ArrayMetric其实也是一个包装类，内部通过实例化LeapArray的对应实现类，来实现具体的统计逻辑，LeapArray是一个抽象类，OccupiableBucketLeapArray和BucketLeapArray都是其具体的实现类

OccupiableBucketLeapArray在1.5版本之后才被引入，主要是为了解决一些高优先级的请求在限流触发的时候也能通过(通过占用未来时间窗口的名额来实现) 也是默认使用的LeapArray实现类

而统计的逻辑也比较清楚，分成了两步：

1、定位到当前窗口
2、获取到当前窗口WindowWrap的MetricBucket并执行addPass逻辑

这里我们先看下第二步中的MetricBucket类，看看它做了哪些事情

MetricBucket

public class MetricBucket {

    //存放当前窗口各种类型的统计值(类型包括 PASS BLOCK EXCEPTION 等)
    private final LongAdder[] counters;
    
    public MetricBucket() {
        MetricEvent[] events = MetricEvent.values();
        this.counters = new LongAdder[events.length];
        for (MetricEvent event : events) {
            counters[event.ordinal()] = new LongAdder();
        }
        initMinRt();
    }   
    
    // 统计pass数
    public void addPass(int n) {
        add(MetricEvent.PASS, n);
    }
    
    // 统计可占用的pass数
    public void addOccupiedPass(int n) {
        add(MetricEvent.OCCUPIED_PASS, n);
    }
    
    // 统计异常数
    public void addException(int n) {
        add(MetricEvent.EXCEPTION, n);
    }
    
    // 统计block数
    public void addBlock(int n) {
        add(MetricEvent.BLOCK, n);
    }
}

MetricBucket通过定义了一个LongAdder数组来存储不同类型的流量统计值，具体的类型则都定义在MetricEvent枚举中。

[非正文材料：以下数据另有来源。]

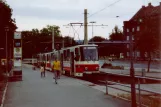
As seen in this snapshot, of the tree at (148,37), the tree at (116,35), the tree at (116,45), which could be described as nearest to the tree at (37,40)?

执行addPass方法对应LongAdder数组索引下表为0的值递增

下面再来看下data.currentWindow()的内部逻辑

OccupiableBucketLeapArray

OccupiableBucketLeapArray继承了抽象类LeapArray，核心逻辑也是在LeapArray中

public abstract class LeapArray<T> {

    //时间窗口大小  单位ms
    protected int windowLengthInMs;
    
    //切分的窗口数
    protected int sampleCount;
    
    //统计的时间间隔 intervalInMs = windowLengthInMs * sampleCount
    protected int intervalInMs;
    
    
    private double intervalInSecond;

    //窗口数组 数组大小 = sampleCount
    protected final AtomicReferenceArray<WindowWrap<T>> array;
    
    //update lock 更新窗口时需要上锁
    private final ReentrantLock updateLock = new ReentrantLock();
    
    /**
     * @param sampleCount 需要划分的窗口数
     *
     * @param intervalInMs 间隔的统计时间
     */ 
    public LeapArray(int sampleCount, int intervalInMs) {
        AssertUtil.isTrue(sampleCount > 0, "bucket count is invalid: " + sampleCount);
        AssertUtil.isTrue(intervalInMs > 0, "total time interval of the sliding window should be positive");
        AssertUtil.isTrue(intervalInMs % sampleCount == 0, "time span needs to be evenly divided");

        this.windowLengthInMs = intervalInMs / sampleCount;
        this.intervalInMs = intervalInMs;
        this.intervalInSecond = intervalInMs / 1000.0;
        this.sampleCount = sampleCount;

        this.array = new AtomicReferenceArray<>(sampleCount);
    }   
    
    /**
     * 获取当前窗口
     */
    public WindowWrap<T> currentWindow() {
        return currentWindow(TimeUtil.currentTimeMillis());
    }
}

以上需要着重理解的是几个参数的含义：

sampleCount：定义的窗口的数。
intervalInMs：统计的时间间隔。
windowLengthInMs：每个窗口的时间大小 = intervalInMs / sampleCount。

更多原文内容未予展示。